[Dataset entries]

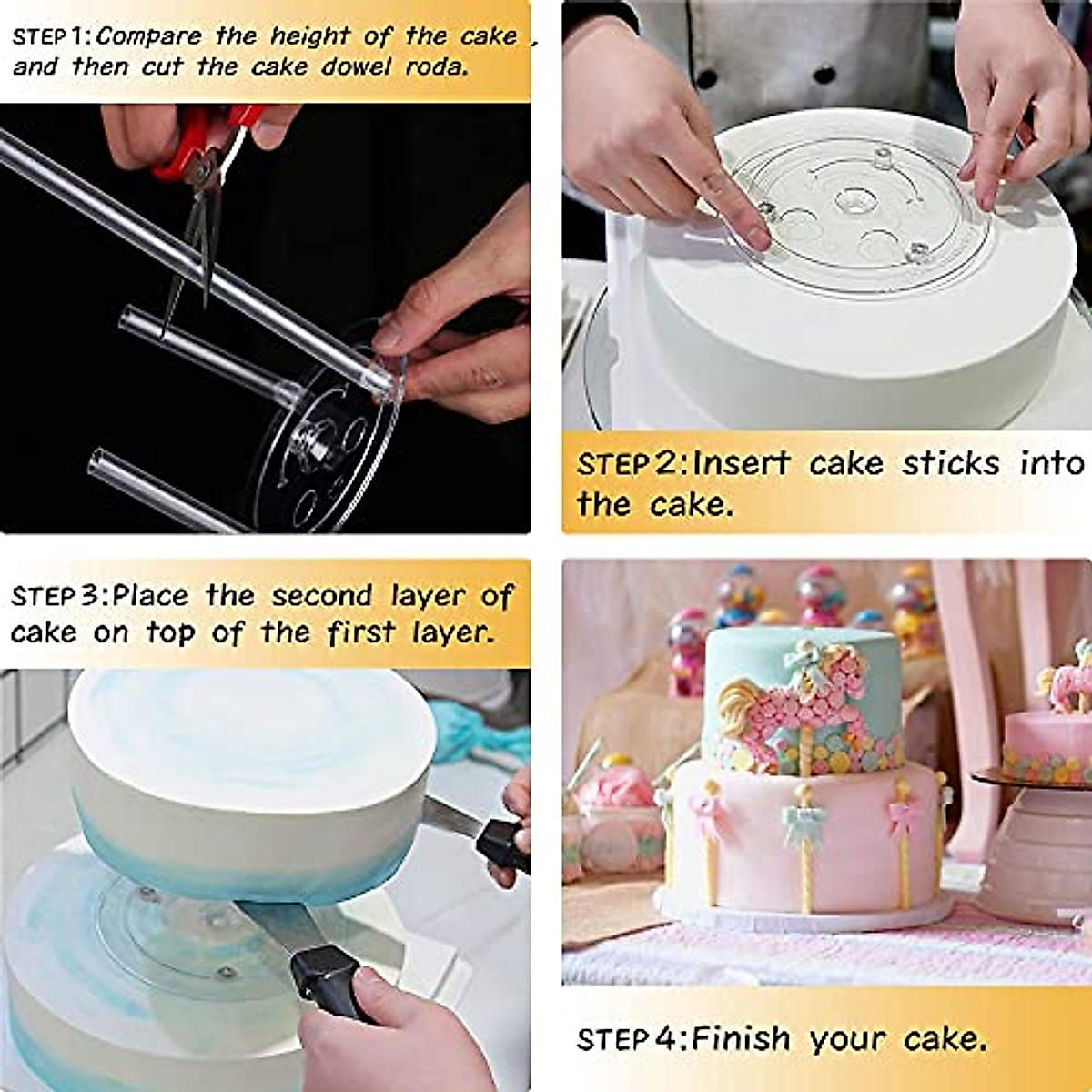 STEP 1: Compare the height of the cake , and then cut the cake dowel roda.

STEP 2: Insert cake sticks into the cake.

STEP 3: Place the second layer of cake on top of the first layer.

STEP 4: Finish your cake.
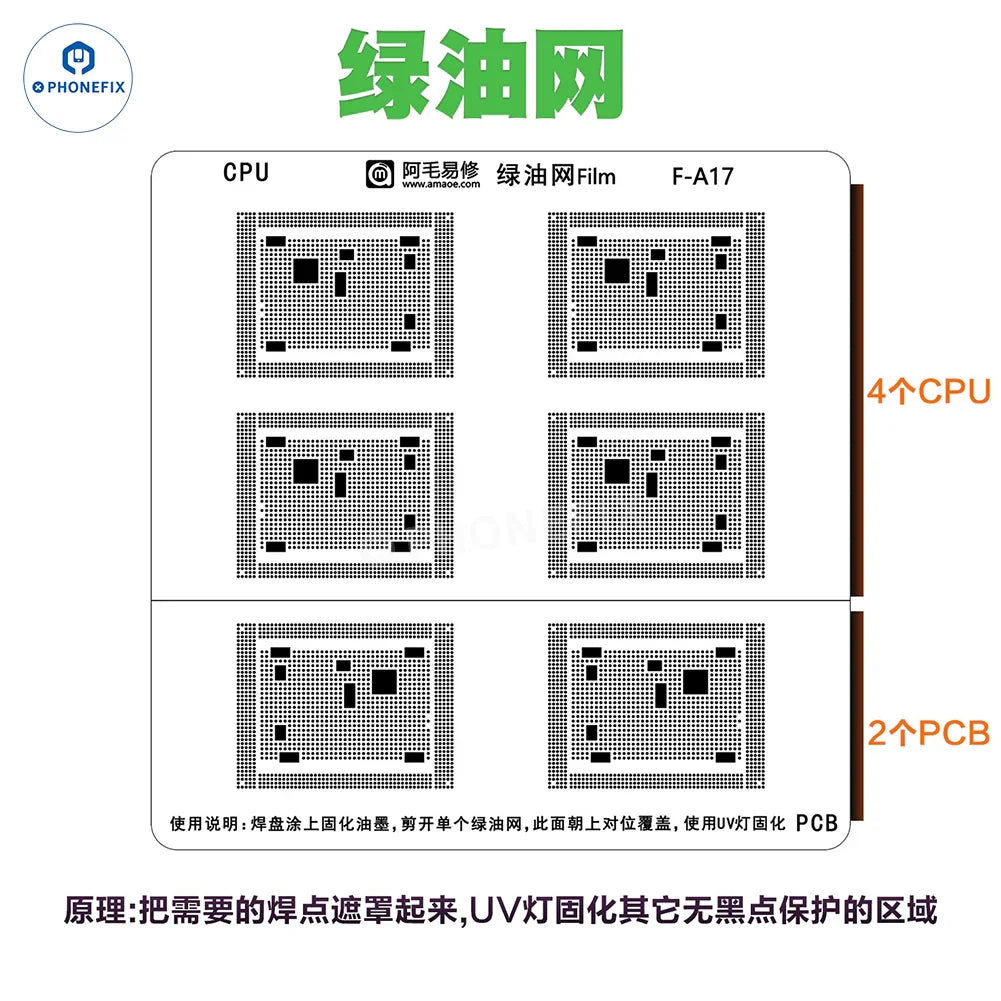 PHONEFIX

绿油网

CPU

阿毛易修
www.amaoe.com

绿油网Film

F-A17

4个CPU

2个PCB

使用说明：焊盘涂上固化油墨，剪开单个绿油网，此面朝上对位覆盖，使用UV灯固化

PCB

原理:把需要的焊点遮罩起来,UV灯固化其它无黑点保护的区域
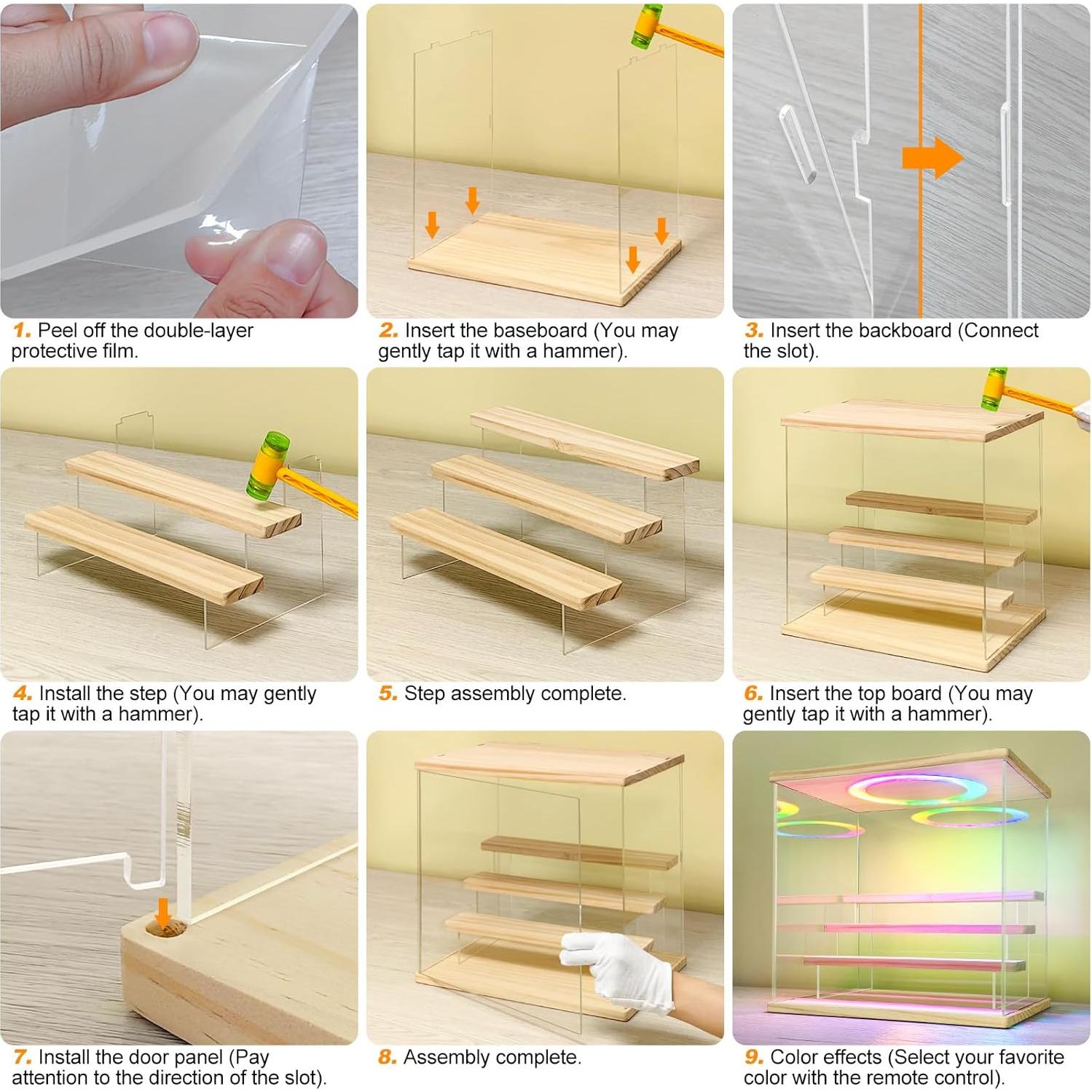 1. Peel off the double-layer protective film.

2. Insert the baseboard (You may gently tap it with a hammer).

3. Insert the backboard (Connect the slot).

4. Install the step (You may gently tap it with a hammer).

5. Step assembly complete.

6. Insert the top board (You may gently tap it with a hammer).

7. Install the door panel (Pay attention to the direction of the slot).

8. Assembly complete.

9. Color effects (Select your favorite color with the remote control).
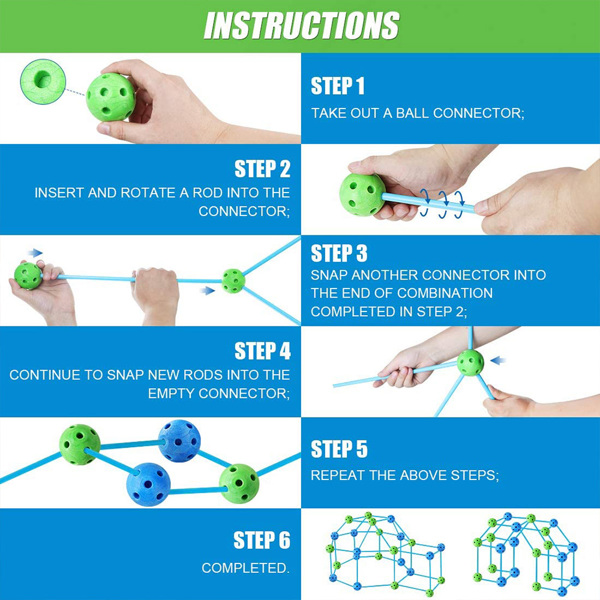 INSTRUCTIONS

STEP 1
TAKE OUT A BALL CONNECTOR;

STEP 2
INSERT AND ROTATE A ROD INTO THE CONNECTOR;

STEP 3
SNAP ANOTHER CONNECTOR INTO THE END OF COMBINATION COMPLETED IN STEP 2;

STEP 4
CONTINUE TO SNAP NEW RODS INTO THE EMPTY CONNECTOR;

STEP 5
REPEAT THE ABOVE STEPS;

STEP 6
COMPLETED.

[/Dataset entries]

* [Task instructions] Out of the entries, report each line that contains the word "slot".

* [Result of the exercise]
3. Insert the backboard (Connect the slot).
7. Install the door panel (Pay attention to the direction of the slot).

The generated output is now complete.